Is such personalized medicine currently being used anywhere specifically for children?

It is being used in a number of areas. There’s a lot of personalized or precision medicine being done in oncology, where we look at tumors and tumor responsiveness to understand the genetics of a tumor and how responsive it is to the cancer drugs being used to treat it.

But what I’m talking about is predicting when a serious reaction might occur. The answer is yes, we are using it. Codeine is a good example. We had a mother whose infant died at 12 days old, and the coroner found morphine in the infant’s blood. It turned out the mother was prescribed Tylenol with codeine—which was compatible with breast-feeding—to help with labor pains, and when we looked at her DNA, we found she had a duplication in the gene that converts codeine to morphine, so the mother breast-fed her infant to death. Not even remotely her fault. The idea of targeted genome sequencing is: Before you are prescribed codeine, let’s test to see whether you have this duplication and whether the drug is safe for you to use.

Another example is the number of anti-cancer drugs used for kids. If your child has a solid tumor and is taking Cisplatin, he has a risk of hearing loss. We can predict that risk by looking at your child’s genetic factors. If your child with leukemia is taking anthracyclines, she may develop heart problems. We’re using pharmacogenomic tests to predict who is at high risk of developing heart problems.

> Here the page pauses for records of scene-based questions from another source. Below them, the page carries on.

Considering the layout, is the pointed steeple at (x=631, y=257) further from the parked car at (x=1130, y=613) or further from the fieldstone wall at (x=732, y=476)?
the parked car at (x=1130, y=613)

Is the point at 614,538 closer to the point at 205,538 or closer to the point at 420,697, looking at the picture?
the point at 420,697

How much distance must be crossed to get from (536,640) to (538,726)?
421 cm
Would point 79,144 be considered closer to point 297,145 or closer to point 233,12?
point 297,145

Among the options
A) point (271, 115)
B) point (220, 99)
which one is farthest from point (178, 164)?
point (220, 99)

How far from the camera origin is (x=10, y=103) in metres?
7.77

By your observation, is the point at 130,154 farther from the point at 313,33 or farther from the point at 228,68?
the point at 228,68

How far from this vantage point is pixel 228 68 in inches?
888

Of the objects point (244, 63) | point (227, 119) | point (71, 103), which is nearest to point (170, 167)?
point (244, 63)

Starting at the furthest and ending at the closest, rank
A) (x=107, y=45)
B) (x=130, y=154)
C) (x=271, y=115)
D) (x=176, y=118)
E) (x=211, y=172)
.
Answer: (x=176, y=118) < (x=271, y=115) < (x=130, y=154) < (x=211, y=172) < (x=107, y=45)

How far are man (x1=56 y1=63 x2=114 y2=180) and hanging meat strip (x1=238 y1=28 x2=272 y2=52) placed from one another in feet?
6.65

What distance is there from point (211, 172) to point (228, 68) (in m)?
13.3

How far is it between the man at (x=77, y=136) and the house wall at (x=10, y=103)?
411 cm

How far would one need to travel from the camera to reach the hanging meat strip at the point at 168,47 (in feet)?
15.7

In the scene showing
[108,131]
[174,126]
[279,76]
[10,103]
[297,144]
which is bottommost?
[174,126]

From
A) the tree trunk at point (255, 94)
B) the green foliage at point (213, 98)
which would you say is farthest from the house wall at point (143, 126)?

How can targeted genome sequencing change the landscape of treatments for children with special needs?

Children with special needs—let’s define them, for the moment, as neurodevelopmentally disabled—are incredibly complex children because their ability to express their response to medication, or anything really, is often impaired. So we end up treating them empirically and managing their symptoms.

Let’s say you have a child who is so neurodevelopmentally disabled that he can’t speak and he is experiencing pain, so you give him Tylenol with codeine. What if he doesn’t have the gene that converts codeine into morphine? That means that you’re essentially giving him plain Tylenol. For surgical pain or other types of acute and severe pain, plain Tylenol just isn’t good enough. And since your child can’t speak, you don’t know that the Tylenol with codeine isn’t reducing his pain. This type of information about the prediction of drug response can be helpful for us not only in uncovering adverse drug reaction risks, but also uncovering what pathways are preserved and what drugs would be the best choices for those patients.

I think we are going to move from an empiric sense of “Let’s try this [medication] because it works for the majority,” into one that looks at the individual’s likelihood of responding to a medication, and instead choosing accordingly. That’s why the term “personalized medicine” started to be bandied about—we can personalize drug therapy for patients based upon the pathways that are active and inactive in the individual.
     

Inherent Challenges

Since 2006, children with special needs have been included as subjects in the genetic research that Dr. Carleton and others are undertaking, but the efforts are not without challenges. “Children with special needs are often on multiple medications…and so I’d like to spend more time with them to understand their issues,” Dr. Carleton says. “You can’t sleep at night, okay take this drug. He’s irritable during the day, so take this drug. They’re always on drugs that treat symptoms. I’d like to go into these families and work with them for as long as it takes—because it takes time and energy—to find the best solution.

“In pharmacology, when studying a drug’s biologic effect and its safety in a population, you’re not looking for the complex patient with multiple disease entities and lots of genetic complications. You’re looking for the patients with a relatively clean disease because it’s easier to characterize the response of the medication. But these kids are different: They’re very complex, and you need to spend a lot of time figuring out what issues they have. The complicated patients are the ones that really need our help.”